Walaupun demikian, Gusti tidak dapat menjamin garansi pasien dapat pulih 100 persen dari juling pasca operasi dijalankan. Hal itu disebabkan karena penyembuhan tergantung dari kondisi masing-masing pasien.
Ia juga meminta supaya masyarakat tidak termakan oleh pengetahuan palsu yang mengatakan mata juling tidak dapat disembuhkan, sehingga membentuk stigma bahwa kelompok juling adalah orang-orang yang berbeda dan menyebabkan penderitanya mengalami penurunan kepercayaan diri hingga tekanan psikologis.
“Mohon dipahami bahwa mata juling terjadi akibat posisi kedua bola mata tidak sinkron dan terlihat menyimpang dari posisi yang seharusnya.
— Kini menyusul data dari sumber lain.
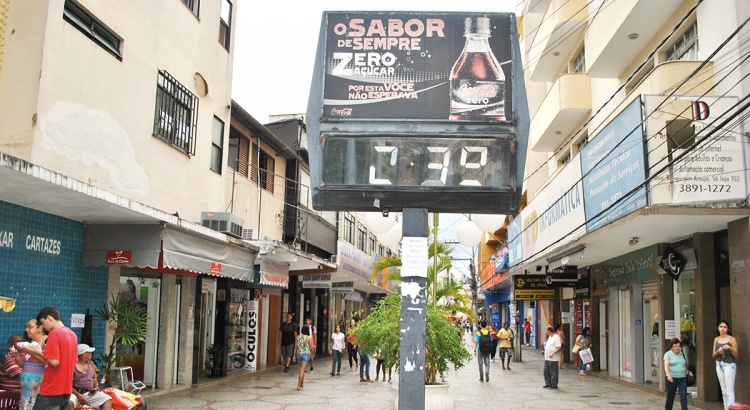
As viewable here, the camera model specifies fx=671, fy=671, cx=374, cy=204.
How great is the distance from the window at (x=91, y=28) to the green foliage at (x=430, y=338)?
7.05 metres

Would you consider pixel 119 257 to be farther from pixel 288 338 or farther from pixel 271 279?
pixel 288 338

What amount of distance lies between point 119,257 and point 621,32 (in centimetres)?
1220

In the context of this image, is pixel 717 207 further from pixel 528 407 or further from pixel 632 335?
pixel 632 335

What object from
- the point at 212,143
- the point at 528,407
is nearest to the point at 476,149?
the point at 528,407

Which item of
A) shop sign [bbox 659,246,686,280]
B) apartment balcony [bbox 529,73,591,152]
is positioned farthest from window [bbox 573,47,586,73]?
shop sign [bbox 659,246,686,280]

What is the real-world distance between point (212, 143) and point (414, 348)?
10.5 metres

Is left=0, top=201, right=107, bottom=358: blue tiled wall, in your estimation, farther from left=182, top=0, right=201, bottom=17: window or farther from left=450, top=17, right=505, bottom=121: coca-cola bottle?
left=450, top=17, right=505, bottom=121: coca-cola bottle

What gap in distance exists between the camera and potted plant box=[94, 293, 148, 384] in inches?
470

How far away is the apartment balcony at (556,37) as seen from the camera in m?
20.7

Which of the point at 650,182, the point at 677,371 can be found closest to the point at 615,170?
the point at 650,182

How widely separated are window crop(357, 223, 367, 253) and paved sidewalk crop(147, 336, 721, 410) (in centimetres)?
2035

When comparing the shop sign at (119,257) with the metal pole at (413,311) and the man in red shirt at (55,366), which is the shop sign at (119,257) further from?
the metal pole at (413,311)

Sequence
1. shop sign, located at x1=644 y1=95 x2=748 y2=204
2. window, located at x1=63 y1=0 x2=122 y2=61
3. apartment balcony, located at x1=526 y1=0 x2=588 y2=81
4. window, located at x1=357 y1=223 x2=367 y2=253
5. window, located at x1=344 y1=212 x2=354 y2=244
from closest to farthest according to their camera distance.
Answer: window, located at x1=63 y1=0 x2=122 y2=61 → shop sign, located at x1=644 y1=95 x2=748 y2=204 → apartment balcony, located at x1=526 y1=0 x2=588 y2=81 → window, located at x1=344 y1=212 x2=354 y2=244 → window, located at x1=357 y1=223 x2=367 y2=253

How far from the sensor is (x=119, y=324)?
1192cm
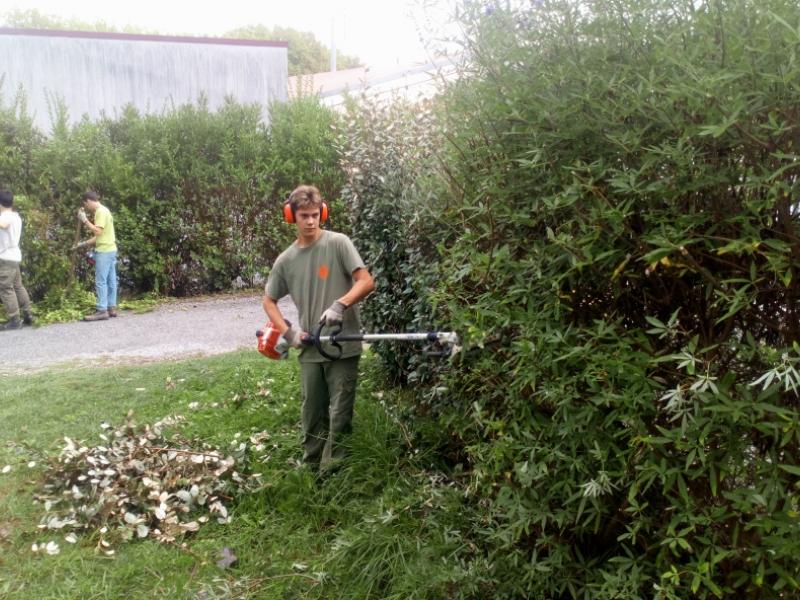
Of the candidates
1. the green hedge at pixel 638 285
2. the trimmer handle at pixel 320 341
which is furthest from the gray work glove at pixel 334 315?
the green hedge at pixel 638 285

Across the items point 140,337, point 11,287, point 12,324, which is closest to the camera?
point 140,337

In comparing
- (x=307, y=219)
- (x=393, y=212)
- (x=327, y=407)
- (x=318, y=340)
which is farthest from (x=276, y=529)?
(x=393, y=212)

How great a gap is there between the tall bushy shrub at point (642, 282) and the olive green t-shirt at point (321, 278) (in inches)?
77.9

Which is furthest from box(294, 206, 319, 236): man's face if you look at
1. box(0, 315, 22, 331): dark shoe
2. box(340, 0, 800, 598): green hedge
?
box(0, 315, 22, 331): dark shoe

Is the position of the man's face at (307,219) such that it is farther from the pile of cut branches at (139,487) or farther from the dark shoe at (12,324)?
the dark shoe at (12,324)

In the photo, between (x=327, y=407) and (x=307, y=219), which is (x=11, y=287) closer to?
(x=327, y=407)

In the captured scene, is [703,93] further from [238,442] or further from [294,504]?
[238,442]

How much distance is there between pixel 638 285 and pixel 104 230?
34.1ft

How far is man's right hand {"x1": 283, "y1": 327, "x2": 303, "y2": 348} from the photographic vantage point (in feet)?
15.2

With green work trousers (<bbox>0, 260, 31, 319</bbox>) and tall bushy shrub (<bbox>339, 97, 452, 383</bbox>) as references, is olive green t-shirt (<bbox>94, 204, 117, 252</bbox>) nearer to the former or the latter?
green work trousers (<bbox>0, 260, 31, 319</bbox>)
Kondisi itu dapat terjadi pada berbagai macam usia, jenis kelamin, secara mendadak atau sejak lama, dengan berbagai potensi penyebabnya,” katanya.
Dalam sebuah studi global di tahun 2021 pun, diketahui prevalensi mata juling di seluruh dunia diperkirakan mencapai 1,93 persen atau lebih dari 148 juta individu. Dengan gejala mata juling berupa mata tidak sejajar ke arah yang sama, gerakan mata tidak terkoordinasi, kehilangan penglihatan atau persepsi kedalaman dan memiringkan kepala selama berbagai kegiatan.
Akibatnya, penderita mata juling berpotensi terkena gangguan penglihatan lainnya seperti mata malas (ambliopia). Gusti menambahkan pergerakan mata untuk fokus membutuhkan koordinasi yang diatur oleh 12 otot mata. Jika terkena juling, salah satu mata seseorang akan mengarah ke arah yang berlainan dengan mata yang lain.
“Garis penglihatan tidak pararel sehingga kedua bola mata tidak bisa berfokus pada objek yang sama,” ucapnya.